Friday, November 17, 2006

Mary's Review: Cirque du Freak by Darren Shan

Published in Britain as The Saga of Darren Shan (perhaps a more apt if less horror-oriented title, as at least half the series is spent in other locales) this series has achieved a good amount of fame in the US of A as the bestselling Cirque du Freak series. The hype is more or less deserved: the first novel has the horrendously slow pacing required of all first books in the series: it is required to inform of the 12 year old hero Darren and his best friend Steve, who manage to obtain tickets to the titular traveling show (their parents forbid it, of course making the show all the more appealing). There Darren in enraptured by one performance in particular--Mr. Crepsley and his performing spider, Madam Octa. So enraptured that he steals the rare and very dangerous arachnid. Of course he’s stolen it from a vampire, a fact of little importance until Madame Octa bites Steve, leaving Darren with a choice. He can become a half vampire and Mr. Crepsley’s assistant, or he can let Steve die. Of course Darren makes the choice befitting a hero in making, but is rewarded with something less than gratitude. Steve vows revenge, believing Darren to have stolen his rightful position as a vampire-to-be (Steve, being heavily read in such things, had long since know the truth concerning Larten Crepsley). And so the friends part on less than amiable terms, opening the gateway to the other books of the series.
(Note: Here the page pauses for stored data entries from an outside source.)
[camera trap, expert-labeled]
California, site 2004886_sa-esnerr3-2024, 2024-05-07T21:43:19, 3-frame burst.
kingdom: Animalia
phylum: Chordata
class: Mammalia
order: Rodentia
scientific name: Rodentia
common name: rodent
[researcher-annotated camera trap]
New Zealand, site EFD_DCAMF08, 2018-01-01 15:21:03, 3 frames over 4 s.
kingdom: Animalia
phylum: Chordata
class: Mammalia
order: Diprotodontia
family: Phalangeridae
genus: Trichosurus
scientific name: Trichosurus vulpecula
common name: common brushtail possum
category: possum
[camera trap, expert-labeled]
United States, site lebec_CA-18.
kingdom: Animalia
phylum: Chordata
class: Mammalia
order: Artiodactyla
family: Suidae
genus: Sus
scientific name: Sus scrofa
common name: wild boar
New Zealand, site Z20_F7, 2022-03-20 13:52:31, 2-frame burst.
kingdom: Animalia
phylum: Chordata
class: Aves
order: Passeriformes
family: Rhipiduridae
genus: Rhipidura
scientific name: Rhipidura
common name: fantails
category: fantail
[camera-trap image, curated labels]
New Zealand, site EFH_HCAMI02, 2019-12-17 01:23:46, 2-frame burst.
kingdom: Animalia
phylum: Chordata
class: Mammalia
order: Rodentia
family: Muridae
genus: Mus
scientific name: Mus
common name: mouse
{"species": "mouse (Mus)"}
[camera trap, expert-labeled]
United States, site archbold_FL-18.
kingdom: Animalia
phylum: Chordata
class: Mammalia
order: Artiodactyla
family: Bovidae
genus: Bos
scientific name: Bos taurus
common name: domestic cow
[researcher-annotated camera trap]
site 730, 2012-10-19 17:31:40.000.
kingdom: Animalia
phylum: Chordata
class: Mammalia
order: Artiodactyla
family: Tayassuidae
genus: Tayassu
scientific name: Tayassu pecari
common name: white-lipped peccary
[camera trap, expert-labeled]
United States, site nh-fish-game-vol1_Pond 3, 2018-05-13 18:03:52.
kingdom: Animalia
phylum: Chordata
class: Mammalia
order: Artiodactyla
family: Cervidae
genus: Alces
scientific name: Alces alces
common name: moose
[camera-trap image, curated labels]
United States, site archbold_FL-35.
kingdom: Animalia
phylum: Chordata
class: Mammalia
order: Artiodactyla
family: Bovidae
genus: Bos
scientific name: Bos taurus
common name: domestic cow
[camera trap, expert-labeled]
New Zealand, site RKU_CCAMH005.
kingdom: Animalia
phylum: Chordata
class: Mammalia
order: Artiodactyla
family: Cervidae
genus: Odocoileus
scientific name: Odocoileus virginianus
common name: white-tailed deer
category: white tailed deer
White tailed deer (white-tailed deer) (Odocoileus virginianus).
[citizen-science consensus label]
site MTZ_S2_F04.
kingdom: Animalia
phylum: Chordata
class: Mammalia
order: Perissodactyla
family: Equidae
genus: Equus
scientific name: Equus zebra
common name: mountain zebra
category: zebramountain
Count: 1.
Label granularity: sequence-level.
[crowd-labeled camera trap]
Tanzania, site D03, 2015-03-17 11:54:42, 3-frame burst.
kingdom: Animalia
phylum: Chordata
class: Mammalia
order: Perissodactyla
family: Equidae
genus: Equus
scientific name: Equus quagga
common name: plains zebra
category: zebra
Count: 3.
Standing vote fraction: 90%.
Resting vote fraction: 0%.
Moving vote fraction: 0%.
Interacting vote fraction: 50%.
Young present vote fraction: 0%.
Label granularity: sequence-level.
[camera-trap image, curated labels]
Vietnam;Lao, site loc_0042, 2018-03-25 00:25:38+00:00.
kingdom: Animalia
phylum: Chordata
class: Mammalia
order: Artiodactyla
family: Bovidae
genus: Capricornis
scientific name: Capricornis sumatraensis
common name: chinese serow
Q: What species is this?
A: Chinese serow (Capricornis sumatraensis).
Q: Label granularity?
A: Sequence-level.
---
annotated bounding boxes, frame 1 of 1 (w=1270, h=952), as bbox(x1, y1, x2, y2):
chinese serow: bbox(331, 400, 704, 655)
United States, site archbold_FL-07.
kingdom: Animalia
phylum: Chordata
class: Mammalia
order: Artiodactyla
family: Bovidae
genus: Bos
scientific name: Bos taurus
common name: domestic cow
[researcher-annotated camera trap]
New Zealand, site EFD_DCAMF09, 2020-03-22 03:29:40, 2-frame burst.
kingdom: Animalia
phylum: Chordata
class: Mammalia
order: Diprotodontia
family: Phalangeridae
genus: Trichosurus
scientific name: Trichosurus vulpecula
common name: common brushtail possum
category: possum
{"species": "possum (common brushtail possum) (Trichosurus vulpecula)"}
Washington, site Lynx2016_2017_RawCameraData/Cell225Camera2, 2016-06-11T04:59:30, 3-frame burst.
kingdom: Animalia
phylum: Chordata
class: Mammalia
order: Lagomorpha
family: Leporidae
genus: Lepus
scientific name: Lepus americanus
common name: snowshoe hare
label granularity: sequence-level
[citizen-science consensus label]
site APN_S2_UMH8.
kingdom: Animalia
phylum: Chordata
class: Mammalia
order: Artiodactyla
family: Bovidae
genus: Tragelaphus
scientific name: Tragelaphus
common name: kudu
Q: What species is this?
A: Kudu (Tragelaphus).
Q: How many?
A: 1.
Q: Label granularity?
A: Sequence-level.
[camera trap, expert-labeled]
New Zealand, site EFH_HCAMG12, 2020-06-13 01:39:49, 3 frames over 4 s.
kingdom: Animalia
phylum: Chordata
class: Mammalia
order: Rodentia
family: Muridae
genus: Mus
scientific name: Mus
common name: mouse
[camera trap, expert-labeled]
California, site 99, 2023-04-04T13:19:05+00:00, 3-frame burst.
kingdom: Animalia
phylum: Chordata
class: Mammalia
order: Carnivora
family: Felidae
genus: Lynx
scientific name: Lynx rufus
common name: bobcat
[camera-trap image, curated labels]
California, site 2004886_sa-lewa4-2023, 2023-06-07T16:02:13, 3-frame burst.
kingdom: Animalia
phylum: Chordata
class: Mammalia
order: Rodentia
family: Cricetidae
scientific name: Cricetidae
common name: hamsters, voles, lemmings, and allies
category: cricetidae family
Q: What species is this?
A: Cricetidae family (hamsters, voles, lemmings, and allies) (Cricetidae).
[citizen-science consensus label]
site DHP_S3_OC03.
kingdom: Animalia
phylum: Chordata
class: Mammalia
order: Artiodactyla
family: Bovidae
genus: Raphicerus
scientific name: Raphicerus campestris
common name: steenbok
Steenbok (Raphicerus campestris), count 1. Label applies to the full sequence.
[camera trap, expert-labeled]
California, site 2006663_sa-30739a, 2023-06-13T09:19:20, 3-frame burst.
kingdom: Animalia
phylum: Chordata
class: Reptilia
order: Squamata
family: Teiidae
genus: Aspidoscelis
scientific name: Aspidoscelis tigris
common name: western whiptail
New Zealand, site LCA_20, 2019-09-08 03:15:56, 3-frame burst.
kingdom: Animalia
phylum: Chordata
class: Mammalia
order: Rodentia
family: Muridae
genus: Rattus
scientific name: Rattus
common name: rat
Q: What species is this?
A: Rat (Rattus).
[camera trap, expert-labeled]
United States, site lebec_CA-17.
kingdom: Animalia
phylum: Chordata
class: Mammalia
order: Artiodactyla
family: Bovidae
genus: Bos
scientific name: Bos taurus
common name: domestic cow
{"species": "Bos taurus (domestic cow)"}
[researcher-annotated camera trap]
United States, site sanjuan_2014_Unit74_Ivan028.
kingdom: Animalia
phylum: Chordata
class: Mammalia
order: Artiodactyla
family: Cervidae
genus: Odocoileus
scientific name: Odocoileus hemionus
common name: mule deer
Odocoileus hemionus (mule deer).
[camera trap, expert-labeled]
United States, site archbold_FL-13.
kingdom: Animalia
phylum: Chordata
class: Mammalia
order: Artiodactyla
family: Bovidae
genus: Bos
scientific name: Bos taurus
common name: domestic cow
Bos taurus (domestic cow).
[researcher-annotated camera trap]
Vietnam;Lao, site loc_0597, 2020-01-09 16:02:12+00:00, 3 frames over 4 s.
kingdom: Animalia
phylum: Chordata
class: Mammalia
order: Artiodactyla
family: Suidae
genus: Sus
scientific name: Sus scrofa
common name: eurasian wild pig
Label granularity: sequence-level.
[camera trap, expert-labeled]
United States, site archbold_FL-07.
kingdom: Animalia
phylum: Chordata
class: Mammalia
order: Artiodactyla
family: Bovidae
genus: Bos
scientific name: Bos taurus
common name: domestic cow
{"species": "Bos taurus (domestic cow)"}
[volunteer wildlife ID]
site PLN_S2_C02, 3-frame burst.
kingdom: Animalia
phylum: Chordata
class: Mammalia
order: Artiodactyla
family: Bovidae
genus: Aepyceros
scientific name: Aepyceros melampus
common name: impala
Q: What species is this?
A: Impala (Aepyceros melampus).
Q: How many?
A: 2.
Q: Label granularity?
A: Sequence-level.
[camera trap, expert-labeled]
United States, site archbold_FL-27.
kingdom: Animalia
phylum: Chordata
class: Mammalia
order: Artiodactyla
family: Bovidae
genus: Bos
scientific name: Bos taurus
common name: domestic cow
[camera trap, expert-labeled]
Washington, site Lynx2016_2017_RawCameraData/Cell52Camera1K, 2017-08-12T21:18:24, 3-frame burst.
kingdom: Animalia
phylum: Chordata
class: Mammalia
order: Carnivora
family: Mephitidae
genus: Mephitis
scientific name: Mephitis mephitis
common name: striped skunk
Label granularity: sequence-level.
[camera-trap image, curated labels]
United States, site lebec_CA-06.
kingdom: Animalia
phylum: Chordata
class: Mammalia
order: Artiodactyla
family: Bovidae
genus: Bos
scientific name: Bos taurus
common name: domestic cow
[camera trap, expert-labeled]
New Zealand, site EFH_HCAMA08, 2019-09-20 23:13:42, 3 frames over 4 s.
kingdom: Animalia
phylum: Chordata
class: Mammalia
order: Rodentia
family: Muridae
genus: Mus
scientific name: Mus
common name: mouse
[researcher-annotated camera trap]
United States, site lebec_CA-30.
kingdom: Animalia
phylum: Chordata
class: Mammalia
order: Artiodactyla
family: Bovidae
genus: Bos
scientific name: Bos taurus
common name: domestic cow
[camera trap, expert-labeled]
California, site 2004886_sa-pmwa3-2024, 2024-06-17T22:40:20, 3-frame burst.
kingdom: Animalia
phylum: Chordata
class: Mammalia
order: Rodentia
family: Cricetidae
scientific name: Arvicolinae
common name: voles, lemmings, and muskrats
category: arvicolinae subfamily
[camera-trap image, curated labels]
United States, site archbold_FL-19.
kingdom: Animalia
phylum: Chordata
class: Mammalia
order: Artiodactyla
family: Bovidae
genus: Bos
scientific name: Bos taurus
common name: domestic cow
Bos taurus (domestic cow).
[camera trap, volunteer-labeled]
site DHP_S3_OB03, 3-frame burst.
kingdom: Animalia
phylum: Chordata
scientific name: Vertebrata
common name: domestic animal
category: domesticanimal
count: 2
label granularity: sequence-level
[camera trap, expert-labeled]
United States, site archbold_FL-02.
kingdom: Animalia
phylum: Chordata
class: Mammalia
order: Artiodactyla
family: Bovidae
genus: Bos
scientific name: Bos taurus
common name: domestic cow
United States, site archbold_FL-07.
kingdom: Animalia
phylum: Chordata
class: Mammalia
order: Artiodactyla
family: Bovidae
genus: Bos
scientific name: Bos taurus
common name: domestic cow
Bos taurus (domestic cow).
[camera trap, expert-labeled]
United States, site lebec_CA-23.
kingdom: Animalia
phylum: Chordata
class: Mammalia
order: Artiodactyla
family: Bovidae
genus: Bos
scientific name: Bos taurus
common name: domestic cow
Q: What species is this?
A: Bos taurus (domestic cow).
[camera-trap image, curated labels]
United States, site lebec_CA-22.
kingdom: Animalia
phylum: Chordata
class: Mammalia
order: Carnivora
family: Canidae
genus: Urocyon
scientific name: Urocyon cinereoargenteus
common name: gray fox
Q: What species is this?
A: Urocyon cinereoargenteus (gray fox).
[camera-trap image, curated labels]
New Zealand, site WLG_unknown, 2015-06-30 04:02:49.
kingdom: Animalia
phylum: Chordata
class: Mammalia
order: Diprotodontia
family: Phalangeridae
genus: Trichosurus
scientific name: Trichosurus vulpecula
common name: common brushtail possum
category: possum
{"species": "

Shan’s writing is far from complex but the subject matter never shies away from the harder subjects: death, good, evil, destiny, so on. Each book falls under 250 pages and takes no more than a few hours to read. Shan never fails to enchant the reader; occasional disgust with little, welcome touches of macabre, and more than a few time yank out one’s heartstrings. Worth the read, as any among Shan’s quasi-cult with tell you.